- Page images and extracted text:
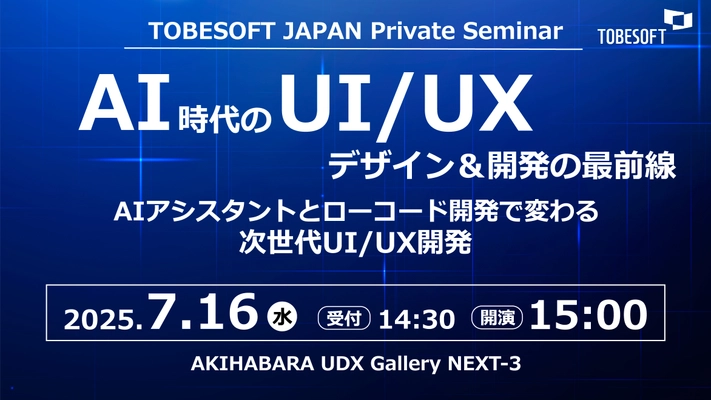 TOBESOFT JAPAN Private Seminar

TOBESOFT

AI時代のUI/UX
デザイン＆開発の最前線

AIアシスタントとローコード開発で変わる
次世代UI/UX開発

2025.7.16 水 受付 14:30 開演 15:00

AKIHABARA UDX Gallery NEXT-3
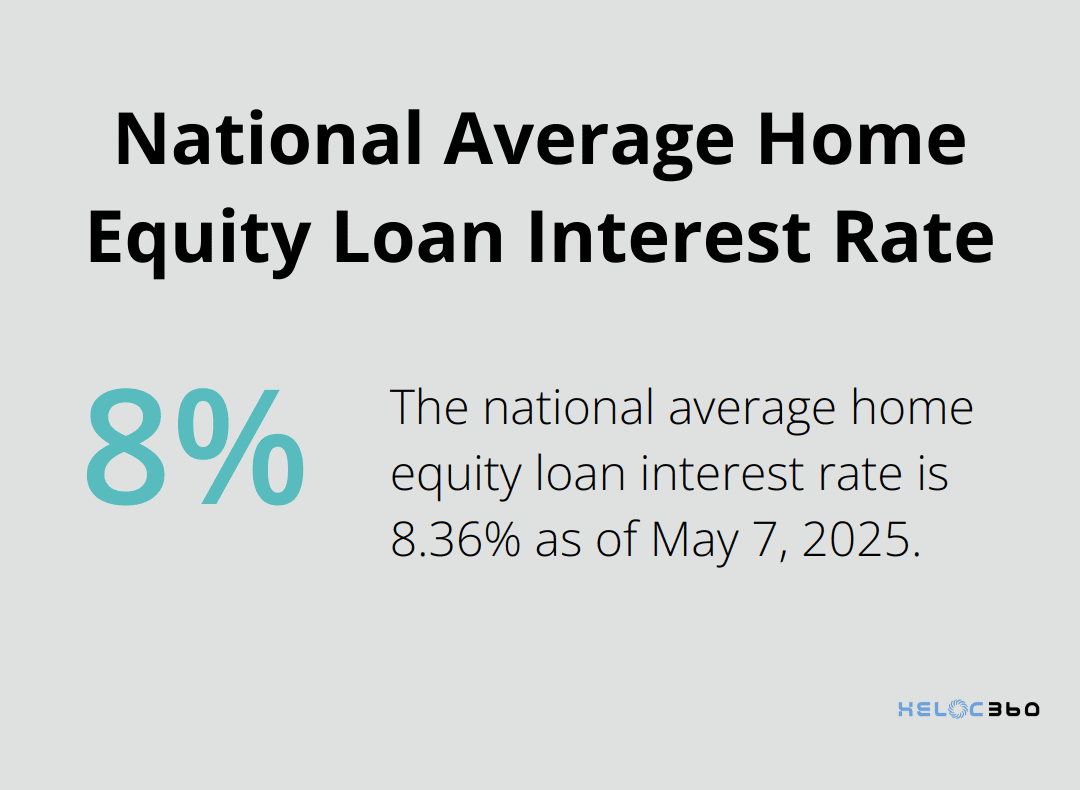 National Average Home Equity Loan Interest Rate

8%

The national average home equity loan interest rate is 8.36% as of May 7, 2025.

HELOC360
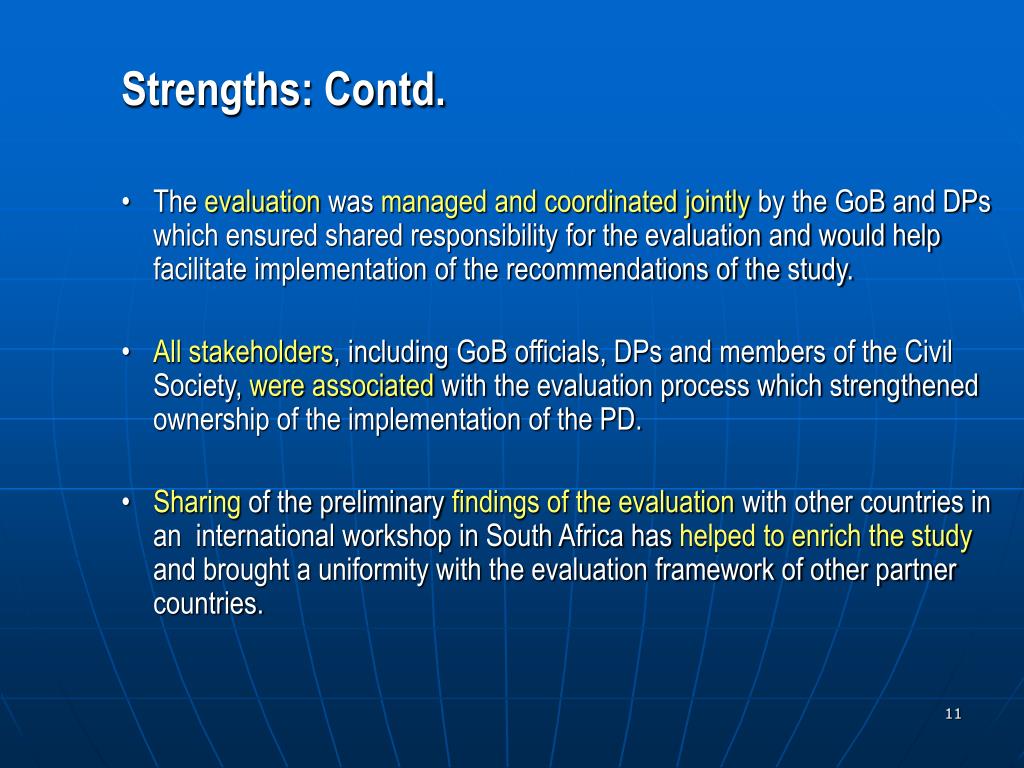 Strengths: Contd.

• The evaluation was managed and coordinated jointly by the GoB and DPs which ensured shared responsibility for the evaluation and would help facilitate implementation of the recommendations of the study.

• All stakeholders, including GoB officials, DPs and members of the Civil Society, were associated with the evaluation process which strengthened ownership of the implementation of the PD.

• Sharing of the preliminary findings of the evaluation with other countries in an international workshop in South Africa has helped to enrich the study and brought a uniformity with the evaluation framework of other partner countries.

11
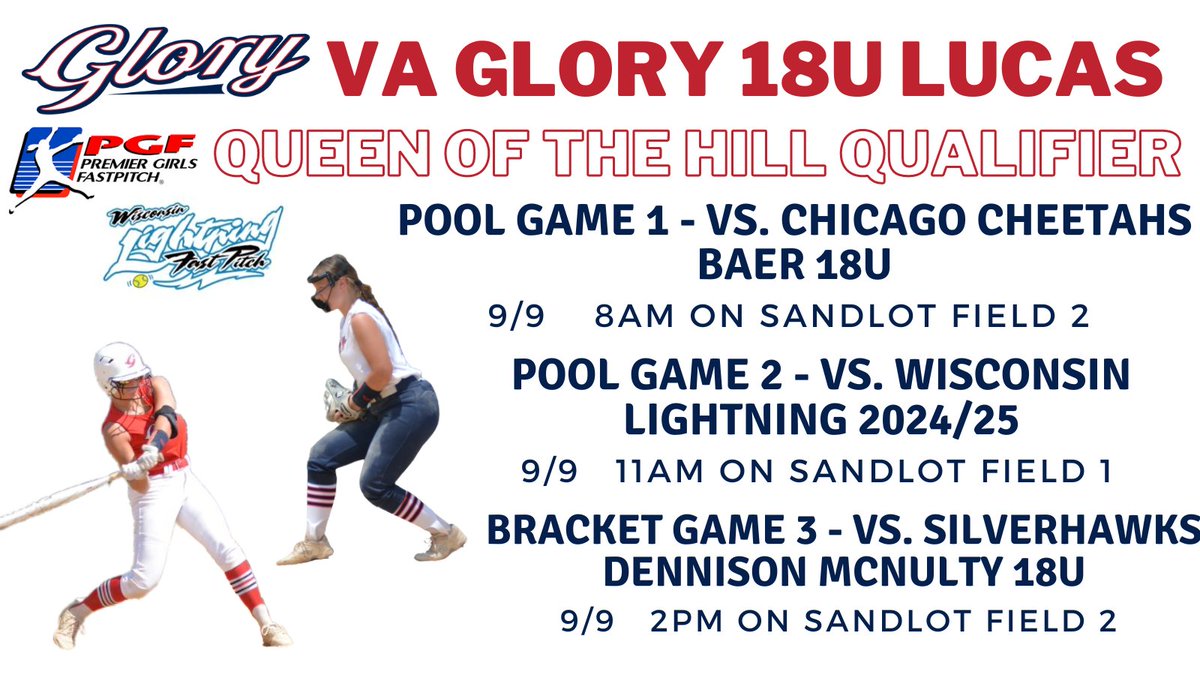 Glory VA GLORY 18U LUCAS

PGF PREMIER GIRLS FASTPITCH QUEEN OF THE HILL QUALIFIER

Wisconsin Lightning Fast Pitch

POOL GAME 1 - VS. CHICAGO CHEETAHS BAER 18U

9/9 8AM ON SANDLOT FIELD 2

POOL GAME 2 - VS. WISCONSIN LIGHTNING 2024/25

9/9 11AM ON SANDLOT FIELD 1

BRACKET GAME 3 - VS. SILVERHAWKS DENNISON MCNULTY 18U

9/9 2PM ON SANDLOT FIELD 2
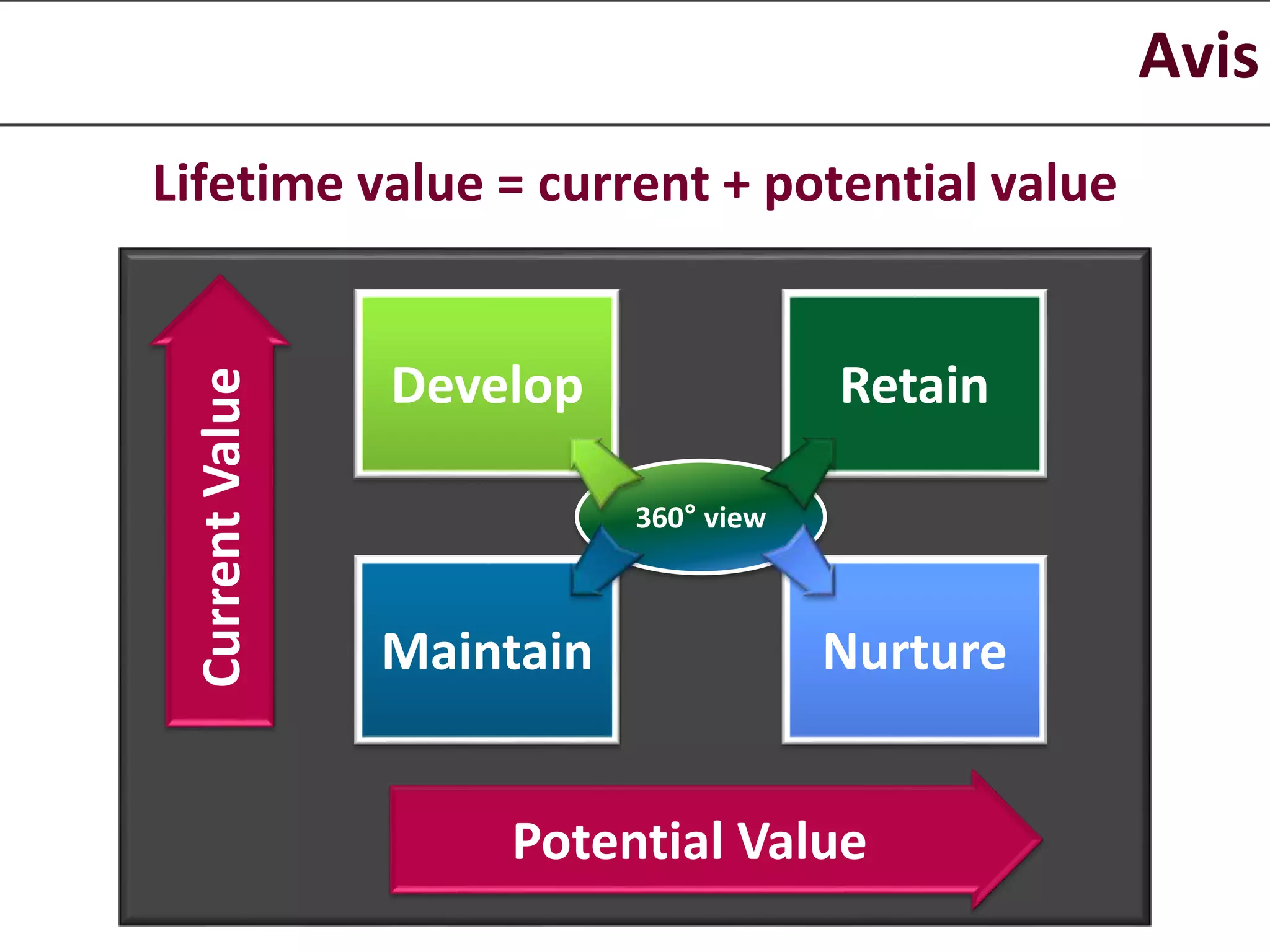 Avis

Lifetime value = current + potential value

Current Value

Develop

Retain

360° view

Maintain

Nurture

Potential Value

- Aim of the exercise:
Transcribe all of the records above exactly; no image should appear in what you write.

- Solution to this problem:
 TOBESOFT JAPAN Private Seminar

TOBESOFT

AI時代のUI/UX
デザイン＆開発の最前線

AIアシスタントとローコード開発で変わる
次世代UI/UX開発

2025.7.16 水 受付 14:30 開演 15:00

AKIHABARA UDX Gallery NEXT-3
 National Average Home Equity Loan Interest Rate

8%

The national average home equity loan interest rate is 8.36% as of May 7, 2025.

HELOC360
 Strengths: Contd.

• The evaluation was managed and coordinated jointly by the GoB and DPs which ensured shared responsibility for the evaluation and would help facilitate implementation of the recommendations of the study.

• All stakeholders, including GoB officials, DPs and members of the Civil Society, were associated with the evaluation process which strengthened ownership of the implementation of the PD.

• Sharing of the preliminary findings of the evaluation with other countries in an international workshop in South Africa has helped to enrich the study and brought a uniformity with the evaluation framework of other partner countries.

11
 Glory VA GLORY 18U LUCAS

PGF PREMIER GIRLS FASTPITCH QUEEN OF THE HILL QUALIFIER

Wisconsin Lightning Fast Pitch

POOL GAME 1 - VS. CHICAGO CHEETAHS BAER 18U

9/9 8AM ON SANDLOT FIELD 2

POOL GAME 2 - VS. WISCONSIN LIGHTNING 2024/25

9/9 11AM ON SANDLOT FIELD 1

BRACKET GAME 3 - VS. SILVERHAWKS DENNISON MCNULTY 18U

9/9 2PM ON SANDLOT FIELD 2
 Avis

Lifetime value = current + potential value

Current Value

Develop

Retain

360° view

Maintain

Nurture

Potential Value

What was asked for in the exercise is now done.